*Task directions*:
Using the records that appear below, write out exactly the lines from the one with "Night illumination of" through the one with "the Autumn season.", keeping both end lines.

*Records for processing*:
══════

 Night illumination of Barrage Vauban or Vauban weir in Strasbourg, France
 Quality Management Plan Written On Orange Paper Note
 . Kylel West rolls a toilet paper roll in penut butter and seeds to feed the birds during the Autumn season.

══════

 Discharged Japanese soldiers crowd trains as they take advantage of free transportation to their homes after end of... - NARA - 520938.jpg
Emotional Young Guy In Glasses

══════

*Output of the exercise*:
 Night illumination of Barrage Vauban or Vauban weir in Strasbourg, France
 Quality Management Plan Written On Orange Paper Note
 . Kylel West rolls a toilet paper roll in penut butter and seeds to feed the birds during the Autumn season.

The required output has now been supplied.